++++ Passage ++++

I think the OP only mentioned being a college student to describe his attire.


----------



## TedDeBearFrmHell (Jul 1, 2011)

Holly said:


> I think the OP only mentioned being a college student to describe his attire.


unless he wears a school uniform a college students attire is a diverse as this wonderful melting pot of a country that we call the good ole UNITED STATES of AMERICA.

:smt1099


----------



## Holly (Oct 15, 2011)

Fiiiiiiiiine.


----------



## cclaxton (Jul 10, 2011)

I don't like the cargo pocket idea:
1) it bounces around a lot, even in a holster and you really can't run in them that way...hits your knee, etc.;
2) Cops observe that criminals keep guns in unusual places: jacket pockets, cargo pants, unholstered in the wasteband, unholstered in the pocket, etc. It can give away your concealment and make you a suspect. And, it usually makes it difficult to retrieve/draw if you ever need it.

The best way to carry is where there is no outward indication by your action, clothing, behavior or walk. 

I have found that wearing a t-shirt tucked-in with a good IWB holster and a good belt worn on the strong side with an unbuttoned collared cover shirt or jacket provides the best concealment without giving away the gun, AND....even more important....gives you the cleanest and fastest draw in case you need to use it. In winter I wear a long sleeve shirt tucked in, and an unzipped columbia fleece. I add a coat over that when it gets really cold. In the summer, I use the t-shirt with a short sleeve collared unbuttoned cover shirt. Make sure they are loose enough so they won't show the guns profile. 

Also, avoid behavior that would give you away, such as checking on the gun (yes, its still there!), or holding that side while running or moving quickly. 

Get a good holster, such as the Guardian by Nextholster for comfort and fit.

++++

Rewrite everything from "I don't like" down to "ever need it." in the forum thread on concealed carry, swapping "Cops" for "Police officers". These entries are drawn from a separate source.

++++ Recorded data ++++

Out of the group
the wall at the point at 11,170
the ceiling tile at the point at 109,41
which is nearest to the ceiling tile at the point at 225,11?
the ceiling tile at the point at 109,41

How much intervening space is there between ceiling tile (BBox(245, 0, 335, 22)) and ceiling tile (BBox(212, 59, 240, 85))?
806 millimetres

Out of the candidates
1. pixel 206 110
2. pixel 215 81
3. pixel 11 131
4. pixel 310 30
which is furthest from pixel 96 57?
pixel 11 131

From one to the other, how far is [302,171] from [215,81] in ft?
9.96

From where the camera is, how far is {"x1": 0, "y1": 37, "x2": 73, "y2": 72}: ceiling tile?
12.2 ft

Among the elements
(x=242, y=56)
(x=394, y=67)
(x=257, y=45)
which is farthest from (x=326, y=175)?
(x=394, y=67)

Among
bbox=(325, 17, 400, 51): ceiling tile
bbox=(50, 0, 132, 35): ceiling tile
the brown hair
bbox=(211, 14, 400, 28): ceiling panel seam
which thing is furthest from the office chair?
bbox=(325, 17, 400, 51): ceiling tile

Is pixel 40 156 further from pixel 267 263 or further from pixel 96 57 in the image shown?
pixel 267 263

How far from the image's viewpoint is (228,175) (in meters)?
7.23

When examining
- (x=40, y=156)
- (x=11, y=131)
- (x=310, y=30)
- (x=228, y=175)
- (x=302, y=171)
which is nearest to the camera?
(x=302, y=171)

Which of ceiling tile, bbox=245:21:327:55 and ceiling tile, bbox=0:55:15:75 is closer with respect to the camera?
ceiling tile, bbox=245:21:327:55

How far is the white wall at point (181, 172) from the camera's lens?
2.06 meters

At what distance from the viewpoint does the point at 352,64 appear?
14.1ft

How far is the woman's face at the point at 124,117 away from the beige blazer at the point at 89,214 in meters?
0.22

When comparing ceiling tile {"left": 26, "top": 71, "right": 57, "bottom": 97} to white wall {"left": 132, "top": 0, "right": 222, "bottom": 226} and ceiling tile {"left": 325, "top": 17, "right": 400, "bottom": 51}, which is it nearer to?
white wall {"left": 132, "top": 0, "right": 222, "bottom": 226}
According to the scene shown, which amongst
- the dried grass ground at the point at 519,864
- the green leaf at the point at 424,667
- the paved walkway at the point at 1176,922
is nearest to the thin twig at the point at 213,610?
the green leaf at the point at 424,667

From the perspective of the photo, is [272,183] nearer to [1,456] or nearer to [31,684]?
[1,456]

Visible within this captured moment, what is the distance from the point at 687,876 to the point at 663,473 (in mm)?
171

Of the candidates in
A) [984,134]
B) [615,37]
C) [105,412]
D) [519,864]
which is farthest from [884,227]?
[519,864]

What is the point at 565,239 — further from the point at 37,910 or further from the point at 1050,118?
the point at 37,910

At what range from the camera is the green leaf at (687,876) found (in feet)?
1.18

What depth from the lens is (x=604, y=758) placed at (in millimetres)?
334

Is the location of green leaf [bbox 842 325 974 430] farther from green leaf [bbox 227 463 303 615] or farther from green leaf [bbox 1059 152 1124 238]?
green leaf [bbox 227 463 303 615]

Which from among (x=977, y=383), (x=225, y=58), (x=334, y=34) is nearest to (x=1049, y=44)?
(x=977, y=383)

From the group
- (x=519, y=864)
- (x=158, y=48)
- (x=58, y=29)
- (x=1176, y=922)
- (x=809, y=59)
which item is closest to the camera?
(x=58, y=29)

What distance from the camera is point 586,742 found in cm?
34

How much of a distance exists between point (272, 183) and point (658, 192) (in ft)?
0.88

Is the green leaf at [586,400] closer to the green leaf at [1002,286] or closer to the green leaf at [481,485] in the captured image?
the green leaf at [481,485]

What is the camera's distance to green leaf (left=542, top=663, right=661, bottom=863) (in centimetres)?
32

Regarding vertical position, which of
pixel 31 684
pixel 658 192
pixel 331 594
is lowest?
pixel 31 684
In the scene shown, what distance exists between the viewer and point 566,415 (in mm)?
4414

++++
++++ Recorded data ++++

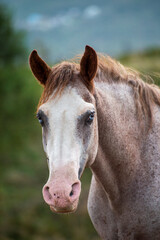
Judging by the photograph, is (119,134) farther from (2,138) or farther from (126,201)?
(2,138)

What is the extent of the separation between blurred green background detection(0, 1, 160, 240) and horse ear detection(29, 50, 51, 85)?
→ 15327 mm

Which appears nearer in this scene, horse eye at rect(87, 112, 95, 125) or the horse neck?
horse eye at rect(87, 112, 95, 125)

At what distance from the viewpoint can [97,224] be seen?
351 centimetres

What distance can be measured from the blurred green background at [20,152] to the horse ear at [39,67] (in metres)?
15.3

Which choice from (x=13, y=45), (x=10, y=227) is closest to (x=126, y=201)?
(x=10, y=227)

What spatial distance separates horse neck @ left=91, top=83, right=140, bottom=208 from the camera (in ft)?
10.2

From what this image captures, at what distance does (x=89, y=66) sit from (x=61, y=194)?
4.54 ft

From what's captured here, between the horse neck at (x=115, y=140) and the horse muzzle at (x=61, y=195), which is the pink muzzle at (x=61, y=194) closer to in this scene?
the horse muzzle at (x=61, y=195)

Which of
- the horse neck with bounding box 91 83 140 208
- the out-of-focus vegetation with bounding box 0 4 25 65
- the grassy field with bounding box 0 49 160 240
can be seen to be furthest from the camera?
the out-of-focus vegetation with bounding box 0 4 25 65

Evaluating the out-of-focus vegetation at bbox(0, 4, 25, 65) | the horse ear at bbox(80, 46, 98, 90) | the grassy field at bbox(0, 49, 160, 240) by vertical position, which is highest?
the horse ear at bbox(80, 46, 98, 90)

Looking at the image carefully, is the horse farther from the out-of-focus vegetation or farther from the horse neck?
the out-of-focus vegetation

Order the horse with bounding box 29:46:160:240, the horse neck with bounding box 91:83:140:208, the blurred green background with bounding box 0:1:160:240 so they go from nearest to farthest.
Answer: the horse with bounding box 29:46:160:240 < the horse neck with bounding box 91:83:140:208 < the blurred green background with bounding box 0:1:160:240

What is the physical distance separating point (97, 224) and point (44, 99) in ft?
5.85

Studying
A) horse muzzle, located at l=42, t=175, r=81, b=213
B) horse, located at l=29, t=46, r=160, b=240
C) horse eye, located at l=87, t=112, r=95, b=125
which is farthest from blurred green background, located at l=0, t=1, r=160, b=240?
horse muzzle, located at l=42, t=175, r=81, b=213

++++

Result:
I don't like the cargo pocket idea:
1) it bounces around a lot, even in a holster and you really can't run in them that way...hits your knee, etc.;
2) Police officers observe that criminals keep guns in unusual places: jacket pockets, cargo pants, unholstered in the wasteband, unholstered in the pocket, etc. It can give away your concealment and make you a suspect. And, it usually makes it difficult to retrieve/draw if you ever need it.